Although there are many different interpretations of home, who says, “you can’t go home again?” Here’s the thing. Being Mom to four kids, one a recent graduate of New Paltz, and two others still in college, from my perspective, oh yes you can. And you do.
My daughter recently moved in with her boyfriend and got a new job. Although she doesn’t come over to do her wash, she does call to see if there is anything she can grab for lunch, or asks what her dad is cooking for dinner. Friday night is grocery night for her and her honey. Do they only shop for a few days, then leave the rest to chance? I think I will ask her the next time she is in the kitchen making herself a tuna sandwich.
The two college boys, one a senior in Florida, the other a junior in Vermont, are a little too far away to drop in for a meal. But when they are home, they don’t skip a beat. The dirty laundry gets dumped in the basement. George, the family cat, gets checked for his latest softness level. The fridge gets raided, and the homebound little brother gets moved from his favorite spot on the couch. Since their dad is the head chef of the house, he might be home from work 2.3 seconds before they too want to know what’s for dinner.
Please. Don’t get me wrong. It is okay when my kids make their way through the front door. Whether it is for a meal or a week, I love when they are home.
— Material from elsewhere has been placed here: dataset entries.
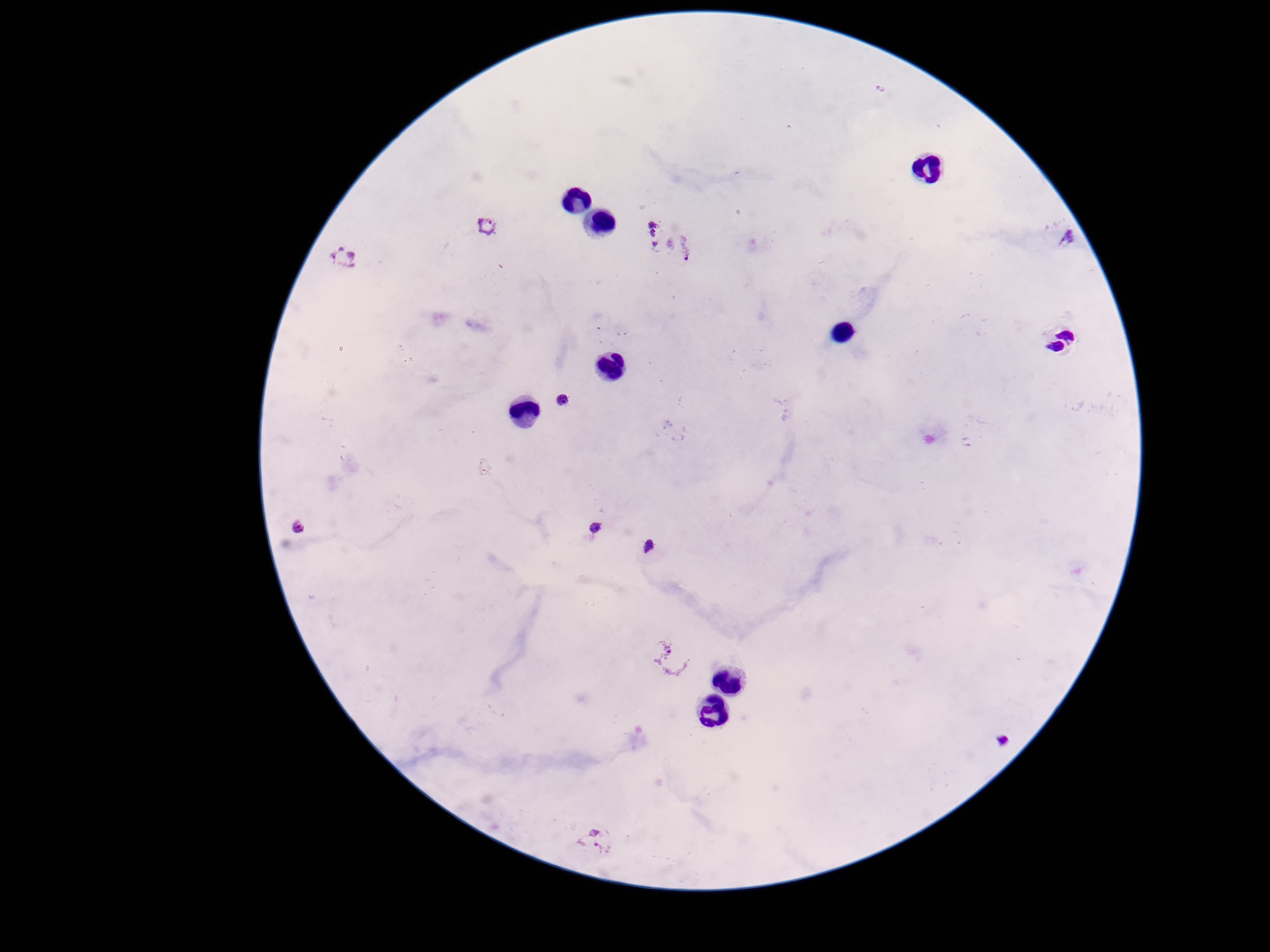

Approximate centers as [x, y] in pixels.
Summary:
  - Plasmodium parasite locations: [484, 229], [649, 230], [1068, 239], [687, 247], [342, 257], [567, 402], [297, 528], [598, 529], [649, 548], [678, 660], [1000, 735], [596, 842]
  - Capture: smartphone camera through the microscope eyepiece
  - Magnification: 100x
  - Preparation: thick blood smear
  - Field of view: one from this slide
  - Stain: Giemsa
  - Image size: 1270×952 pixels
  - Patient malaria status: infected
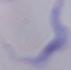

identification = trypanosome
magnification = 1000x
modality = micrograph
I have missed them. But here’s the thing, just because they have been out on their own, doesn’t mean things are different in the day to day workings of the house they grew up in. Garbage still needs to go out, the drainboard needs emptying, groceries need to be put away, and manners still matter.
Although we are a loving family, everyone isn’t all huggy-smoochy. You and yours may or may not be either. But do me a solid. When you do go home with a suitcase full of stinky t-shirts and track pants, a little hug, being nice to your younger sibling, and feeding the family pet is noticed and appreciated. Straighten up your room. Don’t leave your smelly clothes or wet towels on the floor. Show your parents they taught you how to be a good human out in the world.
We know you won’t always remember to send a Hallmark card, but when you are home, how about a “thanks Ma,” or a “love ya Dad?” It doesn’t cost you anything but time and effort. It won’t kill you either, and trust me. It will make your folks happier than you could ever know.